What does this mean?  We changed the values for a column three times but never added or deleted any rows. So we should still have 10 rows, right?

percona=# SELECT COUNT(*) FROM percona;
 count
-------
    10
(1 row)

Looks as expected. But wait! Let’s look at the heap now. The real data on disk.

percona=# SELECT * FROM heap_page_items(get_raw_page('percona',0));


 lp | lp_off | lp_flags | lp_len |  t_xmin  |  t_xmax  | t_field3 | t_ctid | t_infomask2 | t_infomask | t_hoff | t_bits | t_oid |   t_data
----+--------+----------+--------+----------+----------+----------+--------+-------------+------------+--------+--------+-------+------------
  1 |   8160 |        1 |     28 | 69099597 |        0 |        0 | (0,1)  |           1 |       2304 |     24 |        |       | \x01000000
  2 |   8128 |        1 |     28 | 69099609 |        0 |        0 | (0,2)  |           1 |       2304 |     24 |        |       | \x02000000
  3 |   8096 |        1 |     28 | 69099627 |        0 |        0 | (0,3)  |           1 |       2304 |     24 |        |       | \x03000000
  4 |   8064 |        1 |     28 | 69099655 |        0 |        0 | (0,4)  |           1 |       2304 |     24 |        |       | \x04000000
  5 |   8032 |        1 |     28 | 69099662 | 69103876 |        0 | (0,11) |       16385 |       1280 |     24 |        |       | \x05000000
  6 |   8000 |        1 |     28 | 69099778 |        0 |        0 | (0,6)  |           1 |       2304 |     24 |        |       | \x06000000
  7 |   7968 |        1 |     28 | 69099778 |        0 |        0 | (0,7)  |           1 |       2304 |     24 |        |       | \x07000000
  8 |   7936 |        1 |     28 | 69099778 |        0 |        0 | (0,8)  |           1 |       2304 |     24 |        |       | \x08000000
  9 |   7904 |        1 |     28 | 69099778 |        0 |        0 | (0,9)  |           1 |       2304 |     24 |        |       | \x09000000
 10 |   7872 |        1 |     28 | 69099778 |        0 |        0 | (0,10) |           1 |       2304 |     24 |        |       | \x0a000000
 11 |   7840 |        1 |     28 | 69103876 | 69103916 |        0 | (0,12) |       49153 |       9472 |     24 |        |       | \x14000000
 12 |   7808 |        1 |     28 | 69103916 | 69103962 |        0 | (0,13) |       49153 |       9472 |     24 |        |       | \x1e000000
 13 |   7776 |        1 |     28 | 69103962 |        0 |        0 | (0,13) |       32769 |      10496 |     24 |        |       | \x05000000
(13 rows)

We have 13 rows, not 10. What the heck just happened?

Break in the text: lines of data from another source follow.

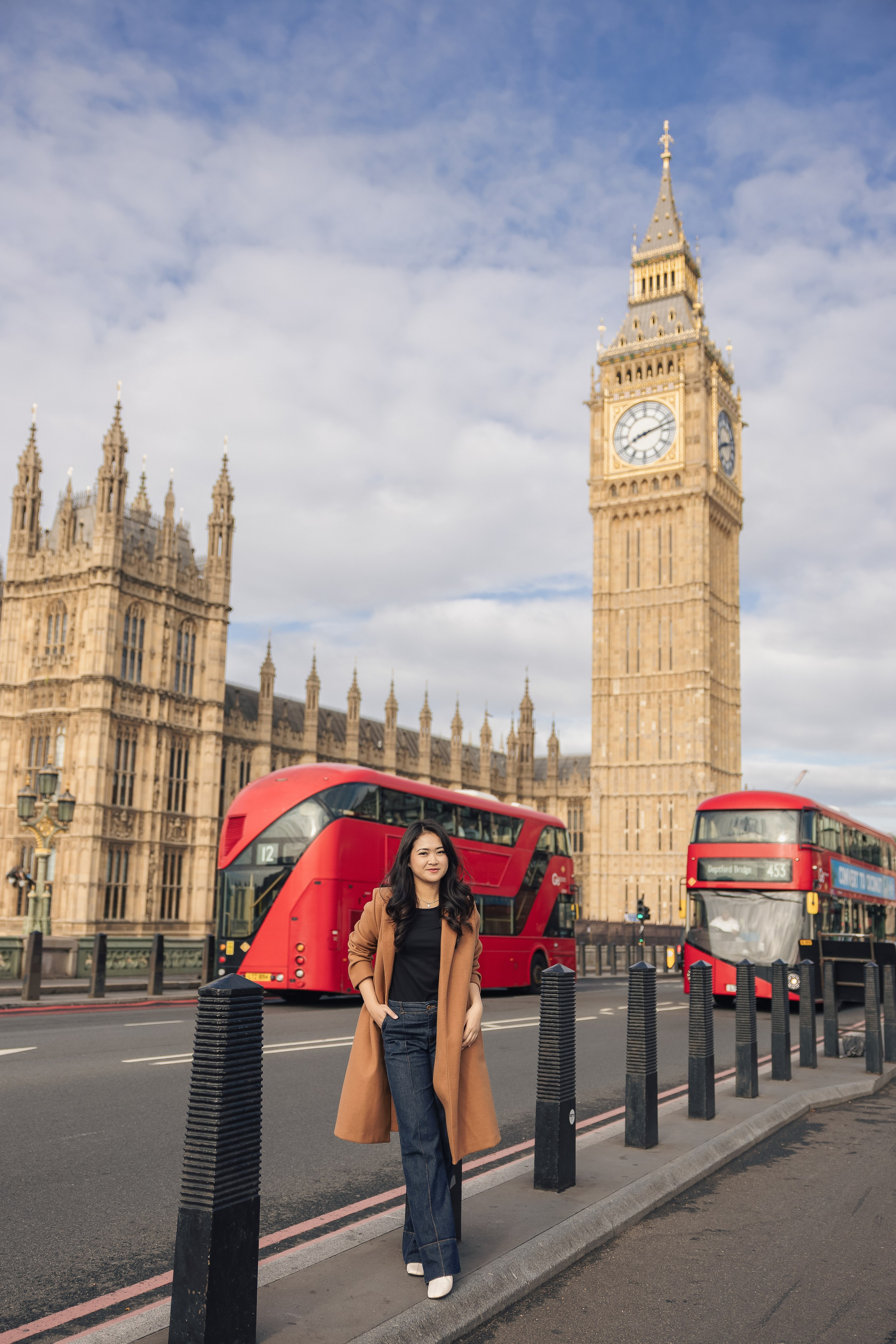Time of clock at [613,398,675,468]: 8:12
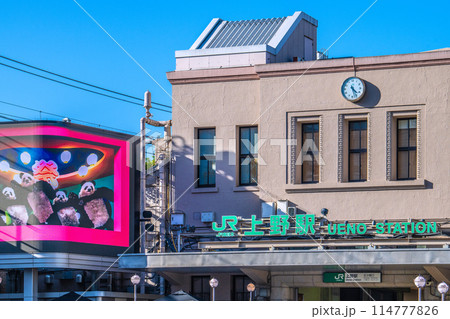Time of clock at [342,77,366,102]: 4:26
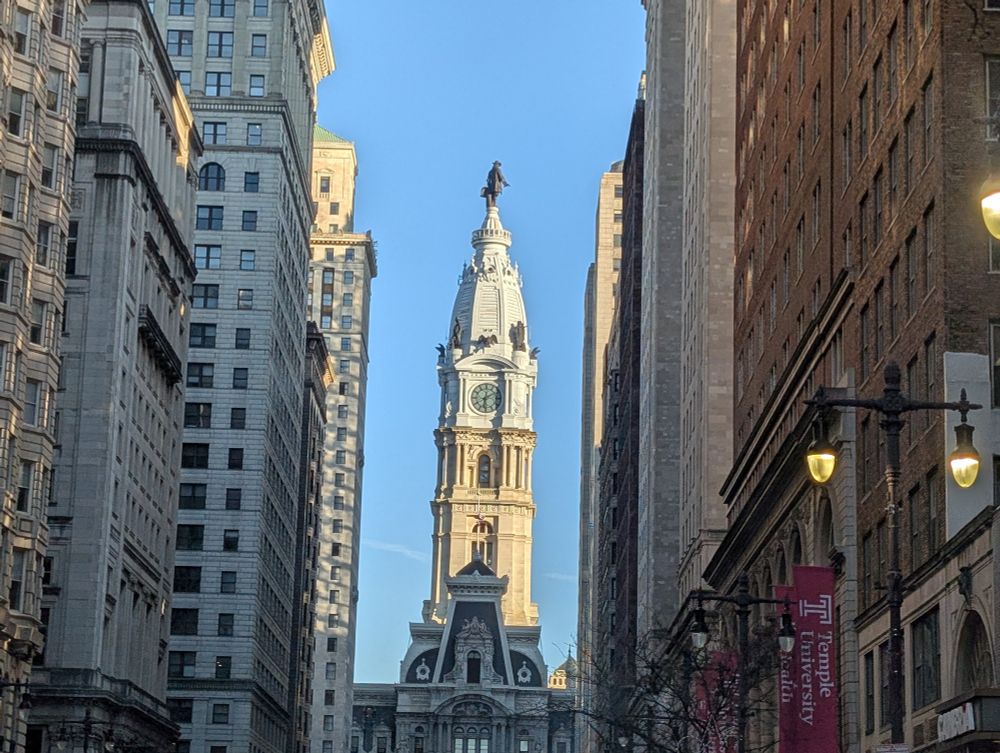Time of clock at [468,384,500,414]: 6:10
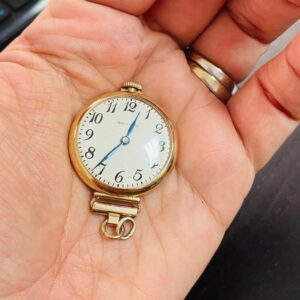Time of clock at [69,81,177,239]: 12:36
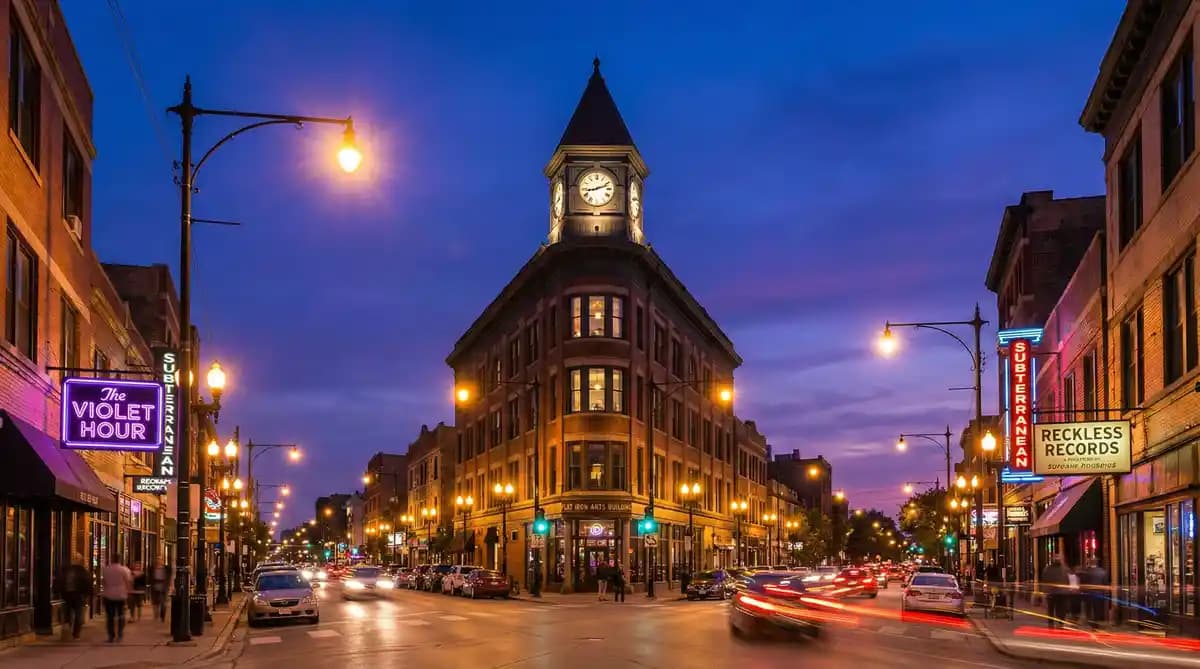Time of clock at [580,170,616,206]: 8:11
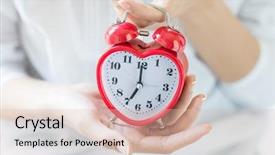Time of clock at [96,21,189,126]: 7:00
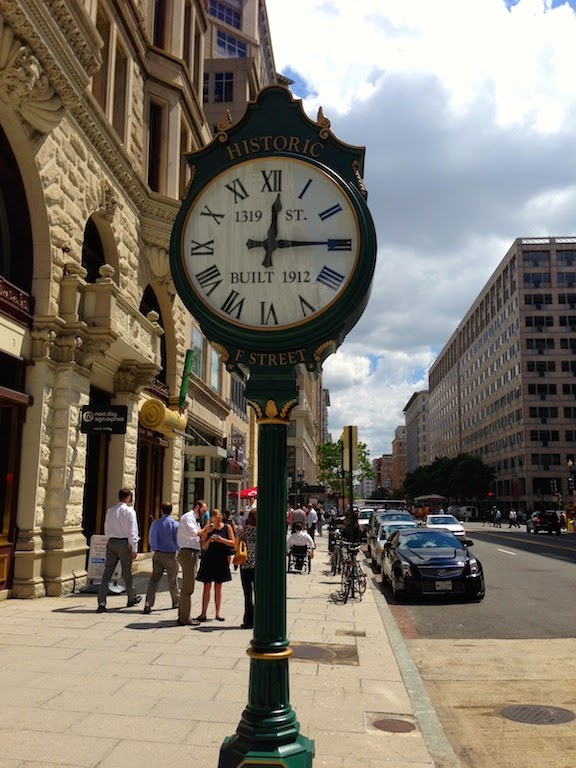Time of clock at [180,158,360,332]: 12:14
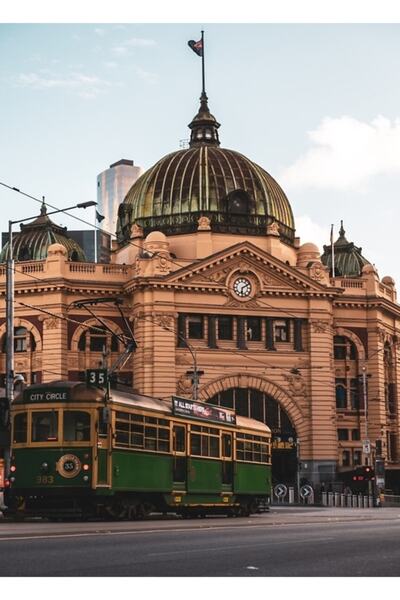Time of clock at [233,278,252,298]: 6:10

Let’s examine our three separate update transactions (69103876, 69103916, 69103962) to see what’s happening with the heap:

t_xmin (691103876)

  • UPDATE percona SET col1 = 20 WHERE col1 = 5;
  • Logically DELETE tuple ID 5
  • Physically INSERT tuple ID 11
  • UPDATE tuple ID 5 pointer (t_tcid) to point to tuple ID 11

Tuple ID 5 becomes a dead row when its t_xmax gets set to the new transaction ID initiated by transaction 691103876.

t_xmin (69103916)

  • UPDATE percona SET col1 = 30 WHERE col1 = 20;
  • Logically DELETE tuple ID 11
  • Physically INSERT tuple ID 12
  • UPDATE tuple ID 11 pointer (t_tcid) to point to tuple ID 12

Once again, Tuple ID 11 becomes a dead row when its t_xmax set to the new transaction ID initiated by transaction  69103916.

t_xmin (69103962)

  • UPDATE percona SET col1 = 5 WHERE col1 = 30;
  • Logically DELETE tuple ID 12
  • Physically INSERT tuple ID 13
  • UPDATE tuple ID 12 pointer (t_tcid) to point to tuple ID 13

Tuple ID 13 is live and visible to other transactions. It has no t_xmax and the t_ctid (0,13) points to itself.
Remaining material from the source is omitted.